## Reading text
=== Section Start ===
On the 19th September 1970 the first Glastonbury Festival took place at Worthy Farm in Somerset. Organised by dairy farmer Michael Eavis, the event was billed as the Pilton Pop, Blues & Folk Festival and attracted 1,500 people who paid a pound each to see a number of bands on a single stage and drink as much milk as they wanted.
The two-day festival was inspired by Eavis’ visit to the nearby Bath Festival of Blues and Progressive Music albeit on a much smaller scale. Described by performer Ian Anderson as ‘ramshackle’ the festival was a very laid-back affair. With a stage constructed of scaffolding and plywood, security provided by local Hell’s Angels, and with the Kinks pulling out from the headline spot, there was no indication from the first festival of the size and significance that the event would become.
It’s said that the Kinks’ Ray Davies had got a doctor’s note to say he had a throat infection and couldn’t sing after reading in Melody Maker that the event was only a ‘mini-festival’. However, Eavis struck lucky by securing T.Rex as replacement headliners just as Ride a White Swan was about to take the number 1 spot in the charts.
Despite the legends associated with Glastonbury, Marc Bolan’s experience of the first festival wasn’t entirely positive – his fancy car got covered in mud, and Eavis was only able to pay his fee in installments. Despite the great time had by everybody, the festival ultimately lost £1,500 and was only resurrected the next year thanks to money from its supporters.
=== Section End ===
## Data listing
=== Section Start ===
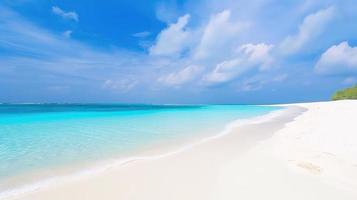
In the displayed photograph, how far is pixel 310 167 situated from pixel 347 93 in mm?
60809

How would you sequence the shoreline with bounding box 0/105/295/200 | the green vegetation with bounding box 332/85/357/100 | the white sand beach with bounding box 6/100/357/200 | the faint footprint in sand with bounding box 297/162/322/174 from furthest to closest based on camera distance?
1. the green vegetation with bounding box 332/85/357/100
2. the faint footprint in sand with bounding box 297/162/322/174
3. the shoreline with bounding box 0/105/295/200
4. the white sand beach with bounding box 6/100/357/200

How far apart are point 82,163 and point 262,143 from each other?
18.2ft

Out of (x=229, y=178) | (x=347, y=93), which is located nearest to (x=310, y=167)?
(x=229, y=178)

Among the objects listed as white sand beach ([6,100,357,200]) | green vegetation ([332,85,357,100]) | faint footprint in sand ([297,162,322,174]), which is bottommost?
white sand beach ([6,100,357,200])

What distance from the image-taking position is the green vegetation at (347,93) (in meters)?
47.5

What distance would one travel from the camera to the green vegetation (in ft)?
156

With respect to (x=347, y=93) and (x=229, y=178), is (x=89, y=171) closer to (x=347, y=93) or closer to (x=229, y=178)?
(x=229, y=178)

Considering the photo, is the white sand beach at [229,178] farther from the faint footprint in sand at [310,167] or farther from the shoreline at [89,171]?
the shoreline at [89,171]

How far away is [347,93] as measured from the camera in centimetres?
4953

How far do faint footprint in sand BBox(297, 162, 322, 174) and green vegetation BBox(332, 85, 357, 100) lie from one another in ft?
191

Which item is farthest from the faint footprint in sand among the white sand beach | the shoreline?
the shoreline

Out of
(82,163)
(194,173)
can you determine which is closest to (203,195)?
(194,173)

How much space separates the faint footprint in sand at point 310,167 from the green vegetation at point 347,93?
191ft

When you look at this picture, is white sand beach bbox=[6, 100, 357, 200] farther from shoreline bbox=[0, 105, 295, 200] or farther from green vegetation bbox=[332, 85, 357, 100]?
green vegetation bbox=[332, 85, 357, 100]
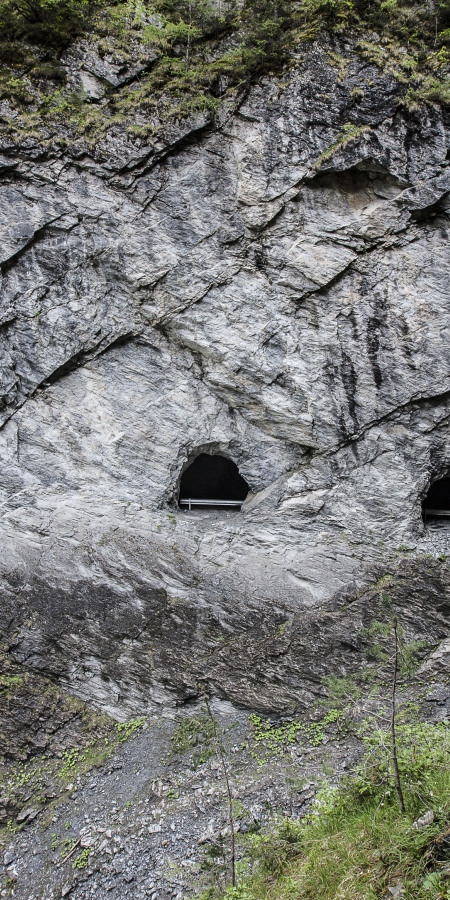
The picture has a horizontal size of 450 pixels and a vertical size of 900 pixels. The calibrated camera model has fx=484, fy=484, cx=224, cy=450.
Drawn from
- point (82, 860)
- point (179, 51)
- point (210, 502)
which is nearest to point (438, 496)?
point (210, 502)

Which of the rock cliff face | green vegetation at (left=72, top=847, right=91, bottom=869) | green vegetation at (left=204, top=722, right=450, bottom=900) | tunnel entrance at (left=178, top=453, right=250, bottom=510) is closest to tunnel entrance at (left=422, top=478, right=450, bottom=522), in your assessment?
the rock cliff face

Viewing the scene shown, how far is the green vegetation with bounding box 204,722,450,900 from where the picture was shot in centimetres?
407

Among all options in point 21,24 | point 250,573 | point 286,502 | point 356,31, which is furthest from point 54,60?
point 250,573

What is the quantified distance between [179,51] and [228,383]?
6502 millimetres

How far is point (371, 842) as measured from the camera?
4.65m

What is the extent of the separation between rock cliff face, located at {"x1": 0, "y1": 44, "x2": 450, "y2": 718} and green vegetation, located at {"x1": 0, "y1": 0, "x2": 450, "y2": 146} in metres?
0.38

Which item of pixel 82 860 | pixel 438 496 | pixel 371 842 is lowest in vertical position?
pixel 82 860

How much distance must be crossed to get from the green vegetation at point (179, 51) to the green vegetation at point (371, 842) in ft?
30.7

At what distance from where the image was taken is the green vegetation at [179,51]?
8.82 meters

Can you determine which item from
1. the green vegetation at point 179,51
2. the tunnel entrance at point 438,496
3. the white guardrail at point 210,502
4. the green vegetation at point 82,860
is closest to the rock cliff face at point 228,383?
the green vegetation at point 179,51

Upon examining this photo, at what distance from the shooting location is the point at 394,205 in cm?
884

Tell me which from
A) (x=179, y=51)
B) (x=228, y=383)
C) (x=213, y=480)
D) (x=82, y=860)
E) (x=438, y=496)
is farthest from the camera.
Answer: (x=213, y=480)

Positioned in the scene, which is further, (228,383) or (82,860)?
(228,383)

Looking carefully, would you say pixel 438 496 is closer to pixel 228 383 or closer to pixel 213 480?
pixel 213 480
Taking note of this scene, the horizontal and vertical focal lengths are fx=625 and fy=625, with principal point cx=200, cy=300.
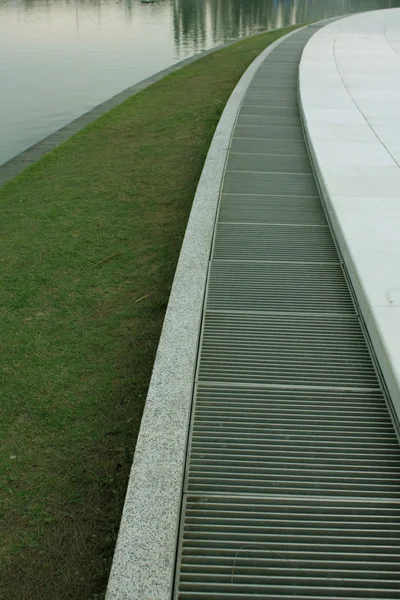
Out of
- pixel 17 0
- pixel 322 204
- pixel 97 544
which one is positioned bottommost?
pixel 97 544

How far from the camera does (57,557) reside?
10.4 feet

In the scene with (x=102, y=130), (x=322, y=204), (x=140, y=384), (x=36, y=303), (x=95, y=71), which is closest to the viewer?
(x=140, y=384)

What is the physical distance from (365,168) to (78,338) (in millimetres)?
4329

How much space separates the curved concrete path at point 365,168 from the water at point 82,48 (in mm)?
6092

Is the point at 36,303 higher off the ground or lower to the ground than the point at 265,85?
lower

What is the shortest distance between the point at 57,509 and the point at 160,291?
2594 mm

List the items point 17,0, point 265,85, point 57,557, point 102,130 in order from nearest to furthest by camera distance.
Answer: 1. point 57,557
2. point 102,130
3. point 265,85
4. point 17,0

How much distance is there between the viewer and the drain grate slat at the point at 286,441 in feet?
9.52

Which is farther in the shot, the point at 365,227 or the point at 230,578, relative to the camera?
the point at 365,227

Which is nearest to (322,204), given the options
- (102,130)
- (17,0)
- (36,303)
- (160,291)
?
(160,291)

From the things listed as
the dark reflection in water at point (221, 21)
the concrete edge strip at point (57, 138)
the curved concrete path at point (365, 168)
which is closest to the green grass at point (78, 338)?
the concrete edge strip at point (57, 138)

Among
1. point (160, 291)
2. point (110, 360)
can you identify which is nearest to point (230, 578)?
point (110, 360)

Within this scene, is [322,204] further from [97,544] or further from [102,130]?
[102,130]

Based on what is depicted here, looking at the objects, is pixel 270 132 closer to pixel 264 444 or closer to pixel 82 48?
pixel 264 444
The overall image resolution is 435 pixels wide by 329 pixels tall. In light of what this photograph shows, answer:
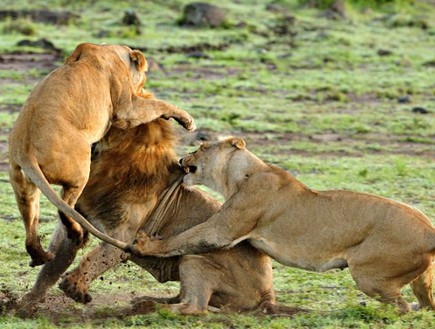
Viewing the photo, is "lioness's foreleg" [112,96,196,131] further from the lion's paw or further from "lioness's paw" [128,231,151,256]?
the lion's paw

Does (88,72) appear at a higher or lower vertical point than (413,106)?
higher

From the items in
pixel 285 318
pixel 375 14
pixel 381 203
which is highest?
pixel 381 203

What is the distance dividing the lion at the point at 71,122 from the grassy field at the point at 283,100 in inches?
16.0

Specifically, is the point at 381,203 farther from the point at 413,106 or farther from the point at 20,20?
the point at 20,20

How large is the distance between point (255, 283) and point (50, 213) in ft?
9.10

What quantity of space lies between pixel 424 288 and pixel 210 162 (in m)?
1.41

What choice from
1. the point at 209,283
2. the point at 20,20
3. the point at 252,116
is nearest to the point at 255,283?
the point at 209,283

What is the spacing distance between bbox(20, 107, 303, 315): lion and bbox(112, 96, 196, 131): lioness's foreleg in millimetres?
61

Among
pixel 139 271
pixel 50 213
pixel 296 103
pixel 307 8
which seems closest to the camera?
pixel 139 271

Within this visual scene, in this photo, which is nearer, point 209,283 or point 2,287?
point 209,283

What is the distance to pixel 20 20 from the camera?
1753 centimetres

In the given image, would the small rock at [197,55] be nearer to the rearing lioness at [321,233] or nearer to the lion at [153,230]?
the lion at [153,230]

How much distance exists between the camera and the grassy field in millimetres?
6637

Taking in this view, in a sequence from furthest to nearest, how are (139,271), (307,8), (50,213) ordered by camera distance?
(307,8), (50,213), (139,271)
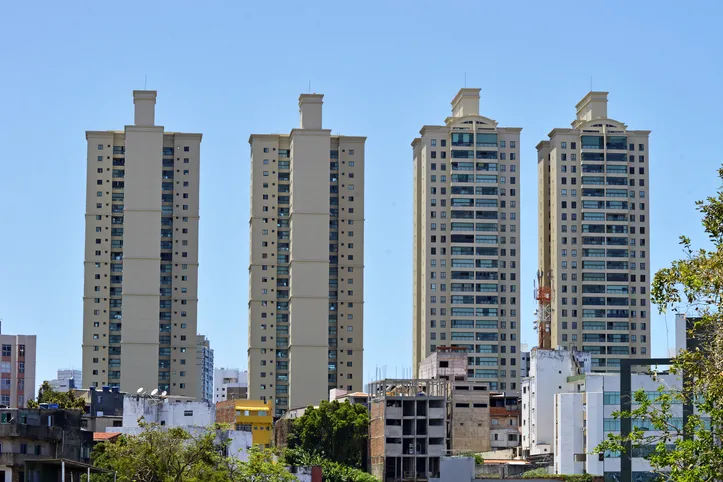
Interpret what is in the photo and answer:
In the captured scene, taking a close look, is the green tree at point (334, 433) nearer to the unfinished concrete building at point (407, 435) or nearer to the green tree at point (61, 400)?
=== Section End ===
## Exercise
Transcribe the passage from the first Glastonbury Festival text precisely, beginning at the words "On the 19th" and stopping after "event would become.". Rely solely on the text about the first Glastonbury Festival when completing the tasks.

## Output below
On the 19th September 1970 the first Glastonbury Festival took place at Worthy Farm in Somerset. Organised by dairy farmer Michael Eavis, the event was billed as the Pilton Pop, Blues & Folk Festival and attracted 1,500 people who paid a pound each to see a number of bands on a single stage and drink as much milk as they wanted.
The two-day festival was inspired by Eavis’ visit to the nearby Bath Festival of Blues and Progressive Music albeit on a much smaller scale. Described by performer Ian Anderson as ‘ramshackle’ the festival was a very laid-back affair. With a stage constructed of scaffolding and plywood, security provided by local Hell’s Angels, and with the Kinks pulling out from the headline spot, there was no indication from the first festival of the size and significance that the event would become.